Fatou Diagne possède une expérience significative en matière d'économie, ayant travaillé pour la Banque mondiale, conduit des programmes et des études sur les finances publiques, les inégalités et la pauvreté. Son expertise est renforcée par son enseignement à l'université Gaston Berger de Saint-Louis et son travail en tant qu'analyste de notation souveraine. Ses domaines de recherche sont vastes, incluant les inégalités et les mesures du bien-être, l'adaptation au changement climatique, l'éducation, la fiscalité et la protection sociale.

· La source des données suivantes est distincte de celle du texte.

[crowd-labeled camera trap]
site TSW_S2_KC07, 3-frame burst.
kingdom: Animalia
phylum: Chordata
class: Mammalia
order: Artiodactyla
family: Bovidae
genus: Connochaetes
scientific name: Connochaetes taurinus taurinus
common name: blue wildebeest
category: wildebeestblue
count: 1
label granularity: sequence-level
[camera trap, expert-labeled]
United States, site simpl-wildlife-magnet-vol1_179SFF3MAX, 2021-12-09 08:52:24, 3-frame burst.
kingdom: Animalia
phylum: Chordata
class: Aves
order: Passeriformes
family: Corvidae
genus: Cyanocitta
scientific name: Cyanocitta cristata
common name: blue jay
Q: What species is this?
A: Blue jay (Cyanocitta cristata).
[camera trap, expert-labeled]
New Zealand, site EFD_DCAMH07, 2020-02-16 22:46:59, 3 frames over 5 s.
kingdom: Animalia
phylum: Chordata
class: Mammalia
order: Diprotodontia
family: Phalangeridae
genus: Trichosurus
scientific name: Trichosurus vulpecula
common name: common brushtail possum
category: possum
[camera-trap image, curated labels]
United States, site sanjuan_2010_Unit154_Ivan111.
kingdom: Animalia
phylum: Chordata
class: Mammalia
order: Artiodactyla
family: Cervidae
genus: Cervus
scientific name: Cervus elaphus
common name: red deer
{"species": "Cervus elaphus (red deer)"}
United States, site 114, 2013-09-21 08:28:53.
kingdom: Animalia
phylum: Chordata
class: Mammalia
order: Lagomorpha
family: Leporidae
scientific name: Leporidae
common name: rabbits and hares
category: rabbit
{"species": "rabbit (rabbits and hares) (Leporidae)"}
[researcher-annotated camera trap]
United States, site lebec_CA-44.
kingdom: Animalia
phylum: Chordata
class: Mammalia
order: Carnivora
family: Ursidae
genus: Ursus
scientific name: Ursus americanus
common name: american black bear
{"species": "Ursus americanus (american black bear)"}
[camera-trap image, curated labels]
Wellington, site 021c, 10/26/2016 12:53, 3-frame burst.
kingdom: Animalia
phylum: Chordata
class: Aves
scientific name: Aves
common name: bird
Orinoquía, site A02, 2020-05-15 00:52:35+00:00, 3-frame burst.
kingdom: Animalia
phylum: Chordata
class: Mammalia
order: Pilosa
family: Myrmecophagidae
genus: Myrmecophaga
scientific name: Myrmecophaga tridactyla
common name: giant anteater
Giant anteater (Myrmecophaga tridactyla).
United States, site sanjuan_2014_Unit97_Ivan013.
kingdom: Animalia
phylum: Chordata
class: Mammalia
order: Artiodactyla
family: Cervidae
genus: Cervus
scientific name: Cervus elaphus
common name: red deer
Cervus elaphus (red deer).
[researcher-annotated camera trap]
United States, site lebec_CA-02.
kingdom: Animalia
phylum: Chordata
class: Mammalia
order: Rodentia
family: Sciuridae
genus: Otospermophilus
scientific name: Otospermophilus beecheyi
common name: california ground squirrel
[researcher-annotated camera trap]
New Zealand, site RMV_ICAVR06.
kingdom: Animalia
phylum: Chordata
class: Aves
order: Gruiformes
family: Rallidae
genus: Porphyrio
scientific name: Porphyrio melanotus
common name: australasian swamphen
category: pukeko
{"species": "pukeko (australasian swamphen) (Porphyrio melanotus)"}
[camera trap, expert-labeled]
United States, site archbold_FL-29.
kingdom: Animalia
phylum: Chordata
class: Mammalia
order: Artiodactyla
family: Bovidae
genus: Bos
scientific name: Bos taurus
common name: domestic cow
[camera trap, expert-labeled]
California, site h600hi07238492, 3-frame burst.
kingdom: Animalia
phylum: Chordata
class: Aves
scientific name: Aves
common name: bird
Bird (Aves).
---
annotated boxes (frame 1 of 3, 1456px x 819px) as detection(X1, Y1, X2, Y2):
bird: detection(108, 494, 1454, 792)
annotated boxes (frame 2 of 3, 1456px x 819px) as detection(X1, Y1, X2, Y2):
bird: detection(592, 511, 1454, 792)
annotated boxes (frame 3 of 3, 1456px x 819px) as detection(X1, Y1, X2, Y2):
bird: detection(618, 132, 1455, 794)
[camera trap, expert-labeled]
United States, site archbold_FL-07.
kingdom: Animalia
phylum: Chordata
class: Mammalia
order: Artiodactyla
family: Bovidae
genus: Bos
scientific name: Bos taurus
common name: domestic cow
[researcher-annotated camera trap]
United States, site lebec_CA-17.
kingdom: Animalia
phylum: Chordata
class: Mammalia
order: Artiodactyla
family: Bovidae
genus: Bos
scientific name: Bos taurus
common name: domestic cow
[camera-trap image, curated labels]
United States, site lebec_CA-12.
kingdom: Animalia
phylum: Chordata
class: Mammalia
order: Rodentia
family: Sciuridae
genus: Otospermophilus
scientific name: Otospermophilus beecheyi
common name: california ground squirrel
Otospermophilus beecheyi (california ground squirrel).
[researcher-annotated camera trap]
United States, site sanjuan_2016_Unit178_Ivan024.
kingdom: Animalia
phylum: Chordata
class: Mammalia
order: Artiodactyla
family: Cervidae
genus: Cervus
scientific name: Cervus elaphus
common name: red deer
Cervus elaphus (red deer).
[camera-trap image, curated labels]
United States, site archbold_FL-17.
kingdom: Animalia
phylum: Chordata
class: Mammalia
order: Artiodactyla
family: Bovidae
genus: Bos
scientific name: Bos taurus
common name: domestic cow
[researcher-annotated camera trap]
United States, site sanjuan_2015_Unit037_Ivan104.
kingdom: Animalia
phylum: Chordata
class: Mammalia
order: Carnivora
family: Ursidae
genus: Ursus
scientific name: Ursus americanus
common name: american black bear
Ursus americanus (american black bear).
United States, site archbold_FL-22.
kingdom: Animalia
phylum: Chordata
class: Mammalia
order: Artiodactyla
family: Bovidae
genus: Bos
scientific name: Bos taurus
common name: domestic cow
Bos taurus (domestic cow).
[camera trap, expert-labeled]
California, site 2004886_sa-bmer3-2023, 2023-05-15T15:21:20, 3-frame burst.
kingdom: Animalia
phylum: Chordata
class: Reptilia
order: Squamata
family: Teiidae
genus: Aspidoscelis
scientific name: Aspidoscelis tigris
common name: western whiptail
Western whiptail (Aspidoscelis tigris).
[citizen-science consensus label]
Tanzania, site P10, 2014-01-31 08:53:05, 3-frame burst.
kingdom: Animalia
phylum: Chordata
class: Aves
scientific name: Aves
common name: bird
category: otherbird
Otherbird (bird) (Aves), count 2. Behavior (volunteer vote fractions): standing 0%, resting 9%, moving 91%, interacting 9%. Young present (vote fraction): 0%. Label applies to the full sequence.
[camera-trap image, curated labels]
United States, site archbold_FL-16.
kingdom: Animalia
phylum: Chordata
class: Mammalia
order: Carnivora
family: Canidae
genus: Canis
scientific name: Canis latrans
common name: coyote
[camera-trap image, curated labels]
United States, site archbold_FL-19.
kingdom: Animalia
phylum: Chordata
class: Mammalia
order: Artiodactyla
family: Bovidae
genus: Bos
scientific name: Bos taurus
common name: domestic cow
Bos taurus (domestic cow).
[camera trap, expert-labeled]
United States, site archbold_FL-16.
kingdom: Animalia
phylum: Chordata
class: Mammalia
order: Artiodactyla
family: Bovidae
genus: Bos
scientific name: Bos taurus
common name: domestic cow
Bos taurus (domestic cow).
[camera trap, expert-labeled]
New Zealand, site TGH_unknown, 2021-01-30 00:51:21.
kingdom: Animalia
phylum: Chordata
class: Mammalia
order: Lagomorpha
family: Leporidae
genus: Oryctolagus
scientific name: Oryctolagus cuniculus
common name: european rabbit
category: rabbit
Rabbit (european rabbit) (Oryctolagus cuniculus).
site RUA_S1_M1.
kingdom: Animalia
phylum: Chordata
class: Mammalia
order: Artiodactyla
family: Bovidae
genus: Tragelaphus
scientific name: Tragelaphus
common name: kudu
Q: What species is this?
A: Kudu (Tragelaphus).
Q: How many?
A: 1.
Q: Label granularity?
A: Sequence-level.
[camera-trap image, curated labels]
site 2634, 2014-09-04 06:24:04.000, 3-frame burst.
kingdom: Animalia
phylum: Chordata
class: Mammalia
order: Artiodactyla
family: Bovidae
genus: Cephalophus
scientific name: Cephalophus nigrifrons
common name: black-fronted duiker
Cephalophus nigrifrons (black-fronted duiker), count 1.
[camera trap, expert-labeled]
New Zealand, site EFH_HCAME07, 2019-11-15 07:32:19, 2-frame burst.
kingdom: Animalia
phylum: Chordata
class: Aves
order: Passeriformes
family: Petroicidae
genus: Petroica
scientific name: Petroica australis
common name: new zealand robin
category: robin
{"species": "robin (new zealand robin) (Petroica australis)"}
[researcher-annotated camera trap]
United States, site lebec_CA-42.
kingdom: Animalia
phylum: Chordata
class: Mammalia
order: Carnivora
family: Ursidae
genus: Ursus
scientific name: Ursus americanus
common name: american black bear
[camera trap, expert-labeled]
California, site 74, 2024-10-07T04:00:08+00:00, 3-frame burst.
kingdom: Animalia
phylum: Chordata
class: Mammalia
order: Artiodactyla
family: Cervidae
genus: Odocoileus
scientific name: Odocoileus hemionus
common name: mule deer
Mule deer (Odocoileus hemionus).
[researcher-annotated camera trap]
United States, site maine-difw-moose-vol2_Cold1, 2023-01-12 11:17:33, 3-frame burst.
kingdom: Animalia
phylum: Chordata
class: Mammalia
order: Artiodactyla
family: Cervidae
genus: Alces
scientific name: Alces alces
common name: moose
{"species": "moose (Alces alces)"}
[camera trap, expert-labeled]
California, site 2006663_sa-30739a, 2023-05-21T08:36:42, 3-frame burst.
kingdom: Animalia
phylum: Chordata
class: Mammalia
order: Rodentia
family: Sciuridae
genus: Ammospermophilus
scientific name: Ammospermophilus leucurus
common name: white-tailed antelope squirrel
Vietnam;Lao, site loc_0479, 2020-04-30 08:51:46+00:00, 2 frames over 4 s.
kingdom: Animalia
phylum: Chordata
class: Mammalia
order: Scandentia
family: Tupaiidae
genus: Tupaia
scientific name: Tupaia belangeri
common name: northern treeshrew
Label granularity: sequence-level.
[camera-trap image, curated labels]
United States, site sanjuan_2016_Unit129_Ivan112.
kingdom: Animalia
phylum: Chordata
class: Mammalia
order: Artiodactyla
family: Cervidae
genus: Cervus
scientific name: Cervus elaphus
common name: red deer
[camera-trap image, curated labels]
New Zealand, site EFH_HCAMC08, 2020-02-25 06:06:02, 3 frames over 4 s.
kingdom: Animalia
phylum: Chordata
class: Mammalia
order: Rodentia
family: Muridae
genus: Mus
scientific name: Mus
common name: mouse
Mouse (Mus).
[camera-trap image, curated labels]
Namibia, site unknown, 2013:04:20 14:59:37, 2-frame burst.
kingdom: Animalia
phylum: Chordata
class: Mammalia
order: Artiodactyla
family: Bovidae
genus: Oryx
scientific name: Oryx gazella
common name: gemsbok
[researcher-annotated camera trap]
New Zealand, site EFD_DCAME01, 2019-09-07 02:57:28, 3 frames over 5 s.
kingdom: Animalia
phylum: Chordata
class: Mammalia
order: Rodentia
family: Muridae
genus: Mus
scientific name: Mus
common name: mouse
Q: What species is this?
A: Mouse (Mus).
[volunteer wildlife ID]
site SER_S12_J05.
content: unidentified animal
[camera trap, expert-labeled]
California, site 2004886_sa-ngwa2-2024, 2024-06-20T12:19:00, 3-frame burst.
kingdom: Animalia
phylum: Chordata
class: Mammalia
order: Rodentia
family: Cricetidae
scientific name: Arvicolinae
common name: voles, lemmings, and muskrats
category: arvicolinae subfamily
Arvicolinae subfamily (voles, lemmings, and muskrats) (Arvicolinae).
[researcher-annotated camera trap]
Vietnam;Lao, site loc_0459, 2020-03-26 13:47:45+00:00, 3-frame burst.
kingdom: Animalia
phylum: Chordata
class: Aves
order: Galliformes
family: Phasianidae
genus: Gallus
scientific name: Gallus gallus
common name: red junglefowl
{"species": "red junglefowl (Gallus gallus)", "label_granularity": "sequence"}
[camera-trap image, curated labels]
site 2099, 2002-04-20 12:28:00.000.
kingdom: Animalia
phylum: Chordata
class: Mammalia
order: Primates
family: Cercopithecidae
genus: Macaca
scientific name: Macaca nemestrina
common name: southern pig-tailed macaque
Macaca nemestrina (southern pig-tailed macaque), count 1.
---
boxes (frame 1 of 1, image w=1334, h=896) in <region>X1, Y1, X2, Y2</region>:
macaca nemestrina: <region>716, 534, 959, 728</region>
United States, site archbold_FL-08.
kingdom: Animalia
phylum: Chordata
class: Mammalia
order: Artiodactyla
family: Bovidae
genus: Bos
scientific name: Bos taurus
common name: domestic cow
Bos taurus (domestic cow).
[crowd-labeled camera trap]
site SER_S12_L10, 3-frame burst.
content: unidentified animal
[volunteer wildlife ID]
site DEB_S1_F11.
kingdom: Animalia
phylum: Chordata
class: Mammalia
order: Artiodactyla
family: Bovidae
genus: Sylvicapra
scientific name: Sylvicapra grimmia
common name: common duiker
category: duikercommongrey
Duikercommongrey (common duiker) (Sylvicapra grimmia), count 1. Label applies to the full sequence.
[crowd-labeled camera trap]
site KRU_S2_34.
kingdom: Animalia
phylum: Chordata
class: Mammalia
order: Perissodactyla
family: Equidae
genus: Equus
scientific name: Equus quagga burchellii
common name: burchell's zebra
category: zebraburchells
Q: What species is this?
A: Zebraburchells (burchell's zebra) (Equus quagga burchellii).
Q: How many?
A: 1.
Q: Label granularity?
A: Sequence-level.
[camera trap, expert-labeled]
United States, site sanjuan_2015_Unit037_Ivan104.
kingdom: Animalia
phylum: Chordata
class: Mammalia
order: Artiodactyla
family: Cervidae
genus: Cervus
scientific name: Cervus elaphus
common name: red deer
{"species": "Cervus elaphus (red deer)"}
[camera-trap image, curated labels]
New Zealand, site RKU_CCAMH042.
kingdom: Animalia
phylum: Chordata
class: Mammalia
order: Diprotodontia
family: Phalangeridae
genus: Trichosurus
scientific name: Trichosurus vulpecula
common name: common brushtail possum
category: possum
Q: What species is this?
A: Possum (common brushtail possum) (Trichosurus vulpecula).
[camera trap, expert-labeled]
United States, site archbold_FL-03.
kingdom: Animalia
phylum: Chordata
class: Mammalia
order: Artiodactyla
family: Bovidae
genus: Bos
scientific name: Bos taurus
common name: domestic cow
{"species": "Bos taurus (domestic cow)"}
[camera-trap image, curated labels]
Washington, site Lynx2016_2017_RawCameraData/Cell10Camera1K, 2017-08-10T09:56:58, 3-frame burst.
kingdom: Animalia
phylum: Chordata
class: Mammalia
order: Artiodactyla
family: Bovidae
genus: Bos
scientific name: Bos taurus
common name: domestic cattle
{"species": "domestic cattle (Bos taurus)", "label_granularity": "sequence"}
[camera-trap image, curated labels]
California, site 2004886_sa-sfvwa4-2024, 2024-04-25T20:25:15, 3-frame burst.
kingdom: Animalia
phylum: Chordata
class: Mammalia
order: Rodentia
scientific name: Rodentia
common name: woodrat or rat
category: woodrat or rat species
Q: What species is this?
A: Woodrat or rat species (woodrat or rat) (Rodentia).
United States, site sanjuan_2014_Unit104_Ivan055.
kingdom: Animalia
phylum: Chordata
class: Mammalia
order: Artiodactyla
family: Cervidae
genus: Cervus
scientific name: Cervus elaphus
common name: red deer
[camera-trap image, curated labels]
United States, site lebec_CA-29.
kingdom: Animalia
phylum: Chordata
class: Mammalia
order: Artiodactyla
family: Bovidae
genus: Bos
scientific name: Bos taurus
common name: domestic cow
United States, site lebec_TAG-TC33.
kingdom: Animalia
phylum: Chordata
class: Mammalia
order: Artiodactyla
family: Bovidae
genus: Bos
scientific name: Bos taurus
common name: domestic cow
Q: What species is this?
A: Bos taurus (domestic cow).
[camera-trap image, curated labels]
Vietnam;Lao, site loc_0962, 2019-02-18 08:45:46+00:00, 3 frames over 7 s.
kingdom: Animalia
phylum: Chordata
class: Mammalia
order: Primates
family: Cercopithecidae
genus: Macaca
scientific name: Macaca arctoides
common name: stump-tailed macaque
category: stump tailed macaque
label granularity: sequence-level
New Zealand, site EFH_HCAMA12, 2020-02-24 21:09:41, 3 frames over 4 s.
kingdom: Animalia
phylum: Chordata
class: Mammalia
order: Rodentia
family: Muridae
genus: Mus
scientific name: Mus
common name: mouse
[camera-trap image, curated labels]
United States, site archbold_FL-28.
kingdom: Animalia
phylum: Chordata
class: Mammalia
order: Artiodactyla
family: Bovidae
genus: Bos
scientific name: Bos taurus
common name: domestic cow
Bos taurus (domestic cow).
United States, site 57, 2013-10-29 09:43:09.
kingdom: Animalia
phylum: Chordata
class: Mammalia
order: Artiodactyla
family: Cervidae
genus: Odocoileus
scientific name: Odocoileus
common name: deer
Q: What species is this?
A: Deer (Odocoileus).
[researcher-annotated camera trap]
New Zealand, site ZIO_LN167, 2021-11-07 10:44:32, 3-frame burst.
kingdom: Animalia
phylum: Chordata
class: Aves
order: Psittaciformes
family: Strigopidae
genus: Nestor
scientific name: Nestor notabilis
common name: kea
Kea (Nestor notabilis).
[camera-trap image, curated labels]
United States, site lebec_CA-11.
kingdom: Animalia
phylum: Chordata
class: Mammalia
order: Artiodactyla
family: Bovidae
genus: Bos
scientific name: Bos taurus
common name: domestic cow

Dans l'émission, elle a exposé que la structure de l'économie sénégalaise n'a pas beaucoup évolué au cours des cinq dernières décennies. Le Sénégal reste un pays largement dépendant du secteur des services, qui emploie plus de la moitié de la population. En revanche, les secteurs agricole et manufacturier ont connu un déclin prononcé depuis l'indépendance.
Aujourd'hui, seulement un cinquième de la population est engagé dans l'agriculture, la pêche et la foresterie. Toutefois, un élan est à prévoir dans le secteur des hydrocarbures avec le développement de l'industrie gazière.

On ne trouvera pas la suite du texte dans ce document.